** SET TASK 1 **
According to the cricket extract, how many years does Mohammad Asif say he will give to cricket?

** EXTRACT PROVIDED **
A thin line separates supreme self-belief from tasteless arrogance. Sport blurs it evermore and it is readily transgressed. Almost the entire Australian team has taken up residence near this line, making regular sorties on either side. In years gone, the West Indians were original tenants. Success only makes the line less important, but it remains.

Mohammad Asif is a new resident. Five or six years is all he will give to cricket, he states. At Port Elizabeth early this year, Barry Richards watched Asif run up for another spell and coolly predicted, "This, folks, is a 400-Test wickets man right here." The shortest amount of time it took any of the 10 bowlers who have reached 400 wickets to do so is about nine years. "So what's the problem? At my current rate I can do it in that time."

It is no new skin. A school friend was once promised, while watching Pakistan play at Sydney on TV that he, Asif, would play at the ground for Pakistan. He went one better and debuted there.

** SET TASK 2 **
Put the entries into a numbered list, starting at the line that contains "Pick one: is" and continuing through the final line of the entries, with blank lines left out.

[Source data]
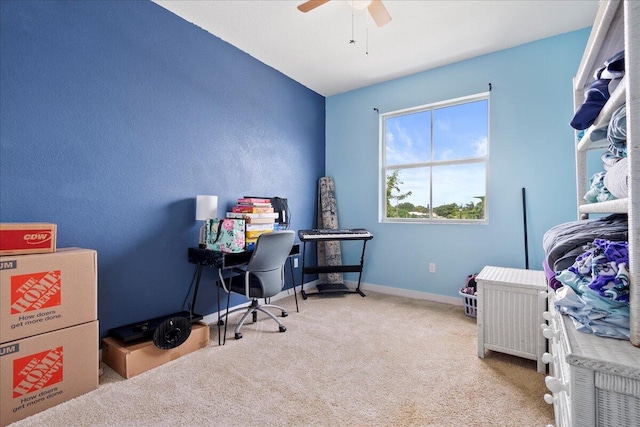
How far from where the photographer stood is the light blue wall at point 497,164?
2.79m

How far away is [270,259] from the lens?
2.51 meters

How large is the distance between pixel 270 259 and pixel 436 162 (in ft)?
Result: 7.62

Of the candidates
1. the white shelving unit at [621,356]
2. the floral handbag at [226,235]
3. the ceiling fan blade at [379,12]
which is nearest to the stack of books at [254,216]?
the floral handbag at [226,235]

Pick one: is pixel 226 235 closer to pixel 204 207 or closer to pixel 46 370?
pixel 204 207

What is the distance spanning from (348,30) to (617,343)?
9.39 feet

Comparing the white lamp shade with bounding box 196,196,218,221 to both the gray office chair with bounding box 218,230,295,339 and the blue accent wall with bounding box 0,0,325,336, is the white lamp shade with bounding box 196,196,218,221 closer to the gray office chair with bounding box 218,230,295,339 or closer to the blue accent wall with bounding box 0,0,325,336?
the blue accent wall with bounding box 0,0,325,336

** TASK SOLUTION 1 **
Five or six years.

** TASK SOLUTION 2 **
1. Pick one: is pixel 226 235 closer to pixel 204 207 or closer to pixel 46 370?
2. pixel 204 207
3. What is the distance spanning from (348,30) to (617,343)?
4. 9.39 feet
5. Comparing the white lamp shade with bounding box 196,196,218,221 to both the gray office chair with bounding box 218,230,295,339 and the blue accent wall with bounding box 0,0,325,336, is the white lamp shade with bounding box 196,196,218,221 closer to the gray office chair with bounding box 218,230,295,339 or closer to the blue accent wall with bounding box 0,0,325,336?
6. the blue accent wall with bounding box 0,0,325,336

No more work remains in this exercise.